Magnetic resonance data were acquired using an 11.0 T, 40-cm bore diameter horizontal superconducting magnet (Magnex Scientific, Oxfordshire, UK) interfaced to a Bruker (Billerica, MA) spectrometer and console. A 1.2 cm diameter three turn surface coil tuned to the ¹³C frequency (118 MHz) was placed against or around the tumor. An orthogonally-oriented 3 cm diameter single turn surface coil was positioned below the tumor and tuned to the ¹H frequency (470 MHz) for ¹H imaging and decoupling. Rats were initially anesthetized with 5% isoflurane/oxygen and maintained with 2% isoflurane/oxygen. Animals were placed on a heating pad in a magnetic resonance-compatible cradle during imaging to maintain body temperature. Tumor tissue was harvested at the conclusion of all magnetic resonance experiments, immediately frozen in liquid nitrogen, and stored at −80 °C.

Non-localized ¹H-decoupled ¹³C spectra were acquired using a pulse-acquire sequence with ¹H WALTZ-decoupling during the acquisition period. A nominal 90° tip from a rectangular RF excitation pulse was employed. Data were acquired into 1024 datapoints over a spectral width of 10 kHz and a relaxation delay of 1.5 sec, 400 averages, yielding a scan duration of 10 min.

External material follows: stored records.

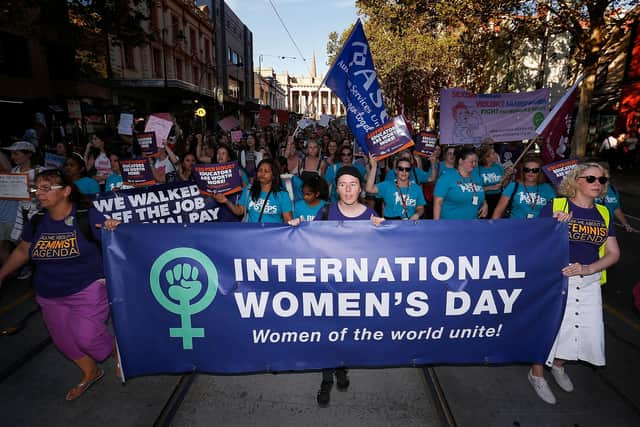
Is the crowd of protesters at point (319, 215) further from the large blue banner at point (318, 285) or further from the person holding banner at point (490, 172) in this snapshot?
the person holding banner at point (490, 172)

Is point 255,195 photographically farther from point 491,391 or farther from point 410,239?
point 491,391

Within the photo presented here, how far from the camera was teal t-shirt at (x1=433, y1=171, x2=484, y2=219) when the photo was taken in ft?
16.2

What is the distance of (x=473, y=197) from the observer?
498 cm

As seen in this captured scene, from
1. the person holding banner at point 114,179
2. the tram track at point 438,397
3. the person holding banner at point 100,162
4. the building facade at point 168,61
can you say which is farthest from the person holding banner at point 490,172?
the building facade at point 168,61

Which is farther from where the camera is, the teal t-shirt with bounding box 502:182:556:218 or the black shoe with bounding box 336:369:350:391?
the teal t-shirt with bounding box 502:182:556:218

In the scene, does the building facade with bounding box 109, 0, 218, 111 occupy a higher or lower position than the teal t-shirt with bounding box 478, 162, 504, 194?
higher

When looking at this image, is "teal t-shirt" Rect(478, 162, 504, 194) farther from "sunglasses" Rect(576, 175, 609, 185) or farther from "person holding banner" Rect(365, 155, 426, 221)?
"sunglasses" Rect(576, 175, 609, 185)

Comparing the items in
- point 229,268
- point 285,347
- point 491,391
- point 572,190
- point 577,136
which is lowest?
point 491,391

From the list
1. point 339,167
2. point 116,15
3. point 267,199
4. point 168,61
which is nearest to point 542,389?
point 267,199

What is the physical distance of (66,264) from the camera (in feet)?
10.3

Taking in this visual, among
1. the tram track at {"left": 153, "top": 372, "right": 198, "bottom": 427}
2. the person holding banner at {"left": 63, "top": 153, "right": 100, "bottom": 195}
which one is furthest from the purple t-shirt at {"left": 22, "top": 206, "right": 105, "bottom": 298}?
the person holding banner at {"left": 63, "top": 153, "right": 100, "bottom": 195}

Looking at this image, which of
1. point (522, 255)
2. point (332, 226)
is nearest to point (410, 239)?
point (332, 226)

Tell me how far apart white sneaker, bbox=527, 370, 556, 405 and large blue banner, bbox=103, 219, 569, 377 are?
2.08 ft

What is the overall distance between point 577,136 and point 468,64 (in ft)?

2D ¹³C chemical shift imaging (CSI) scans were acquired into an 8 × 8 phase encode matrix over a field of view of 2.4 × 2.4 cm. A variable k-space averaging pulse sequence was used with 1:128 averages per phase encoding step. Excitation, acquisition and decoupling parameters were the same as for acquisition of non-localized spectra. The repetition time was 1.5 sec and the total scan duration was 72 minutes. Data were reconstructed into a 16 × 16 matrix and 40 Hz exponential line broadening applied. Data processing was performed using in-house software developed in Matlab (The MathWorks, Inc. Natick, MA, USA).

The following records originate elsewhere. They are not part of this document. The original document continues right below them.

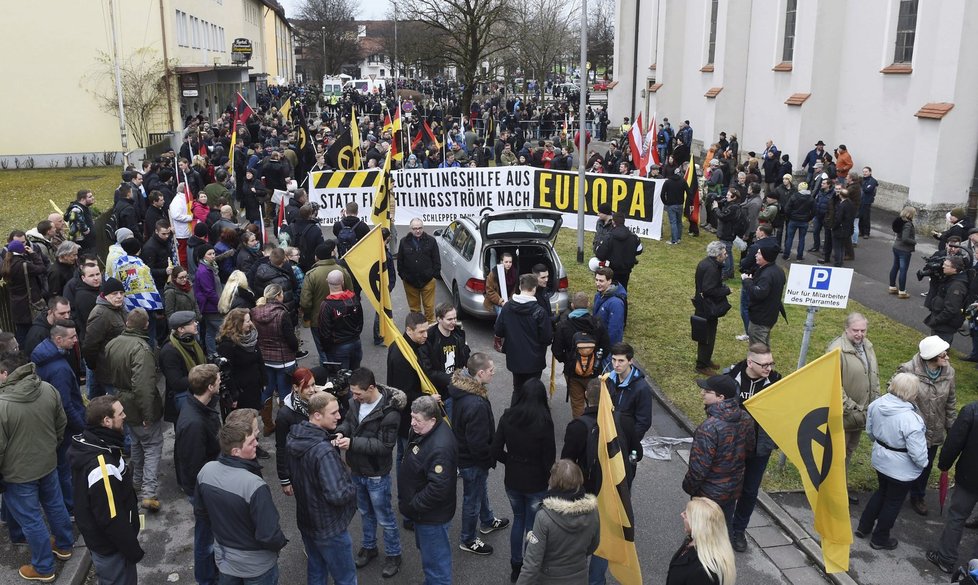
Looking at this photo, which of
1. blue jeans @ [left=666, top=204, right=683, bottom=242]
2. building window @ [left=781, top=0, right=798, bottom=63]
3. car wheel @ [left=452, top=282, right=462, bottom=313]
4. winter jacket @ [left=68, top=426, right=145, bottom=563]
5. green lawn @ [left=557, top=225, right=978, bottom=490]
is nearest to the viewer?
winter jacket @ [left=68, top=426, right=145, bottom=563]

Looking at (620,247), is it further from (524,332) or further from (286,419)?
(286,419)

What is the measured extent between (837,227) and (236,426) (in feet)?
44.9

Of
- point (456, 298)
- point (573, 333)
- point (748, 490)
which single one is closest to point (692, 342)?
point (456, 298)

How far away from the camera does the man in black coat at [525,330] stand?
329 inches

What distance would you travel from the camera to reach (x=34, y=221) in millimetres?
21203

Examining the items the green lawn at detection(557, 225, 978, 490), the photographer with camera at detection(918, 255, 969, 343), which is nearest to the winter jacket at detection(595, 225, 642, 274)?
the green lawn at detection(557, 225, 978, 490)

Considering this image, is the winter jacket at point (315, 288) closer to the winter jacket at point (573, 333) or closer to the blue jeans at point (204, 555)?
the winter jacket at point (573, 333)

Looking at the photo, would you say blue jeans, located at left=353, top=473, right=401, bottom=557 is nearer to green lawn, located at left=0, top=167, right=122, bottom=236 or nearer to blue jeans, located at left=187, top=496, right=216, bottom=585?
blue jeans, located at left=187, top=496, right=216, bottom=585

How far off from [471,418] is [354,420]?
90cm

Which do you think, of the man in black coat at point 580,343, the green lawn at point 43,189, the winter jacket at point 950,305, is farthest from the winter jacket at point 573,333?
the green lawn at point 43,189

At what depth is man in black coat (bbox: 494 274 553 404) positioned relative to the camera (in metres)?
8.35

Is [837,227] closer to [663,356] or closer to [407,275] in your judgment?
[663,356]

The in vitro high-resolution magnetic resonance data were collected on a Bruker Avance 11.75 T spectrometer with direct detection of ¹³C with ¹H decoupling with pulse widths and repetition times similar to those used in vivo. Correlations between ¹³C and ¹H resonances were obtained from ¹H-detected heteronuclear single quantum coherence (HSQC) experiments performed on a Varian Inova 16.5 T spectrometer (11).

All high-resolution magnetic resonance data were obtained from monobromobimane-treated tissue samples extracted with perchloric acid as described below.

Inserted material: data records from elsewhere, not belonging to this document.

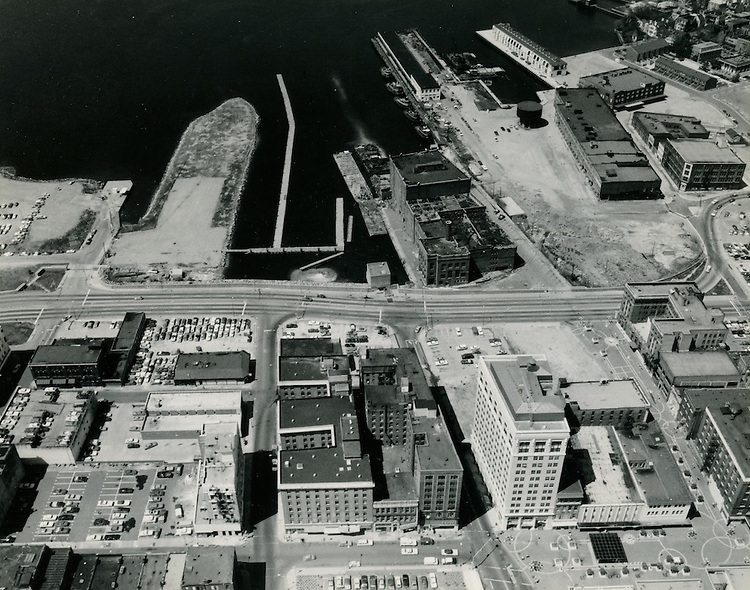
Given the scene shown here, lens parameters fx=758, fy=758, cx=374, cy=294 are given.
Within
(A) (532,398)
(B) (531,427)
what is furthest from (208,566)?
(A) (532,398)

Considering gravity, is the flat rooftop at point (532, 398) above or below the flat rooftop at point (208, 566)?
above

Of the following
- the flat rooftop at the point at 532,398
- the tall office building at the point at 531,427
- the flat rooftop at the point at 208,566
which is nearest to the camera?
the flat rooftop at the point at 208,566

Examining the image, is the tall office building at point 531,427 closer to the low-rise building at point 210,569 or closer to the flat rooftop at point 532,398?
the flat rooftop at point 532,398

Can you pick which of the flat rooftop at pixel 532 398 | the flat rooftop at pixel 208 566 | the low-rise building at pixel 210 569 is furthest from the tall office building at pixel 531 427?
the flat rooftop at pixel 208 566

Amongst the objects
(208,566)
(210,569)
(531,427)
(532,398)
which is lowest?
(210,569)

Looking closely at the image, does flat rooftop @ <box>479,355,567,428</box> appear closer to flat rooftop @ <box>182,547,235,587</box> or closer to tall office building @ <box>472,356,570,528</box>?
tall office building @ <box>472,356,570,528</box>

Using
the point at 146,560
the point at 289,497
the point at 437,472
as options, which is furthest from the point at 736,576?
the point at 146,560

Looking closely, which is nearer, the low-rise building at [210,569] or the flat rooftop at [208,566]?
the low-rise building at [210,569]

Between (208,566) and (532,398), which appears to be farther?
(532,398)

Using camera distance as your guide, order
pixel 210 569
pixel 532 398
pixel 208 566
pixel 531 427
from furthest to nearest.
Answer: pixel 532 398 < pixel 531 427 < pixel 208 566 < pixel 210 569

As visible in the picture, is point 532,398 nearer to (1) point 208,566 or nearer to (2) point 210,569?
(2) point 210,569
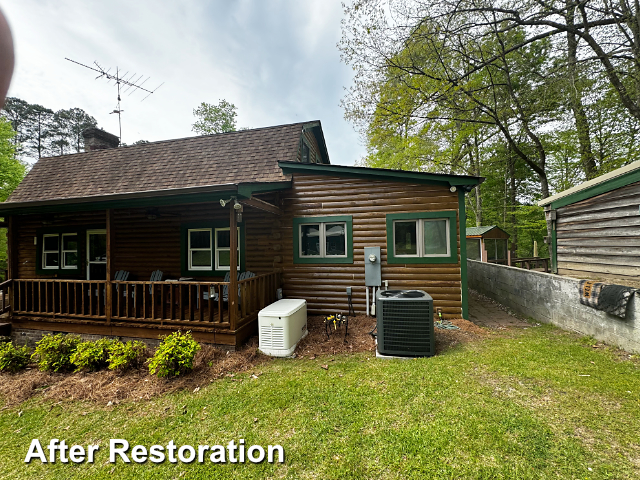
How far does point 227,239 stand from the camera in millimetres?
7906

Reduced glutathione and cysteine were measured as their bimane adducts by liquid chromatography. Frozen tumor tissue sections were homogenized in preweighed solutions of 0.05 M phosphate buffer containing 50 mM acivicin and 5 mM monobromobimane at room temperature. Proteins were precipitated by the addition of perchloric acid and removed by centrifugation. The thiol-bimane conjugates in the KOH-neutralized acid extracts were analyzed on a Waters Acquity Ultra Performance Liquid Chromatography system with spectrophotometric detection at 390 nm. Metabolite levels are expressed relative to the mass of the frozen tissue extracted. At least three samples of between 5–50 mg each were obtained from each tumor and extracted. Extraction of tissue for high-resolution magnetic resonance studies (e.g. Fig. 4) was performed as outlined above using tissue samples of 200–300 mg.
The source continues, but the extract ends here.